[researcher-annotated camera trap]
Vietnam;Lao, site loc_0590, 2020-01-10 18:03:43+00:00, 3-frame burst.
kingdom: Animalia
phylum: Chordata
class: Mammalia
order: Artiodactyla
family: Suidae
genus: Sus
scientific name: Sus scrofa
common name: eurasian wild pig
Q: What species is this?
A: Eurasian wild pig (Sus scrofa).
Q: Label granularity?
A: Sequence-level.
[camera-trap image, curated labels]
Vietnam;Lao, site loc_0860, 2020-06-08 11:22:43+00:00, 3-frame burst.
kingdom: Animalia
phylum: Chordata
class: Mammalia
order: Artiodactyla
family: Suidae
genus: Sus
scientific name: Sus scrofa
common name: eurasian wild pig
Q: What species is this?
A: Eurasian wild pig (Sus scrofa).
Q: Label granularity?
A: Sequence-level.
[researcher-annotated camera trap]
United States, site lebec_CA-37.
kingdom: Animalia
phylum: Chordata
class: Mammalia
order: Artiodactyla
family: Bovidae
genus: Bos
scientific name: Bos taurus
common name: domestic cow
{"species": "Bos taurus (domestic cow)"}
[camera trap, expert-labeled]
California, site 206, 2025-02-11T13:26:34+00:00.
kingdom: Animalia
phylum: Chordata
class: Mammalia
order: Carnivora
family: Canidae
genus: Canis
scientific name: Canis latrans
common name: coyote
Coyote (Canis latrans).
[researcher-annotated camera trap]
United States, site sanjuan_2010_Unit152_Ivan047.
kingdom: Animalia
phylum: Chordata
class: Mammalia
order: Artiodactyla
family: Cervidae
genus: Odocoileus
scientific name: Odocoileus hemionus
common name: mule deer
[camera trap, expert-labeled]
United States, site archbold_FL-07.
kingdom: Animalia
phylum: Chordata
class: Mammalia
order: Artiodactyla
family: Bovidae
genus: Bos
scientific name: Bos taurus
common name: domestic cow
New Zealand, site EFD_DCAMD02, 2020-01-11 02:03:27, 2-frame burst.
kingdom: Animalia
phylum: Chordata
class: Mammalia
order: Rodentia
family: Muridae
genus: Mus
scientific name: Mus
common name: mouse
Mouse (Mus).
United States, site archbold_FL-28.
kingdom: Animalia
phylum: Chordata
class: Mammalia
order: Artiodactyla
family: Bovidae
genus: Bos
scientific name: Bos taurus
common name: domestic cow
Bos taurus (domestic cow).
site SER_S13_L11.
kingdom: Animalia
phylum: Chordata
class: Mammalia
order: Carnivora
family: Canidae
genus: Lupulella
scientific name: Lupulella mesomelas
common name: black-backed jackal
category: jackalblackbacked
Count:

■ **PROBLEM TO WORK ON**
Using the data above, extract exactly the lines from the one that holds "scientific name: Canis latrans" to the one that holds "scientific name: Mus", both ends included, and no others.

■ **RESPONSE TO THIS EXERCISE**
scientific name: Canis latrans
common name: coyote
Coyote (Canis latrans).
[researcher-annotated camera trap]
United States, site sanjuan_2010_Unit152_Ivan047.
kingdom: Animalia
phylum: Chordata
class: Mammalia
order: Artiodactyla
family: Cervidae
genus: Odocoileus
scientific name: Odocoileus hemionus
common name: mule deer
[camera trap, expert-labeled]
United States, site archbold_FL-07.
kingdom: Animalia
phylum: Chordata
class: Mammalia
order: Artiodactyla
family: Bovidae
genus: Bos
scientific name: Bos taurus
common name: domestic cow
New Zealand, site EFD_DCAMD02, 2020-01-11 02:03:27, 2-frame burst.
kingdom: Animalia
phylum: Chordata
class: Mammalia
order: Rodentia
family: Muridae
genus: Mus
scientific name: Mus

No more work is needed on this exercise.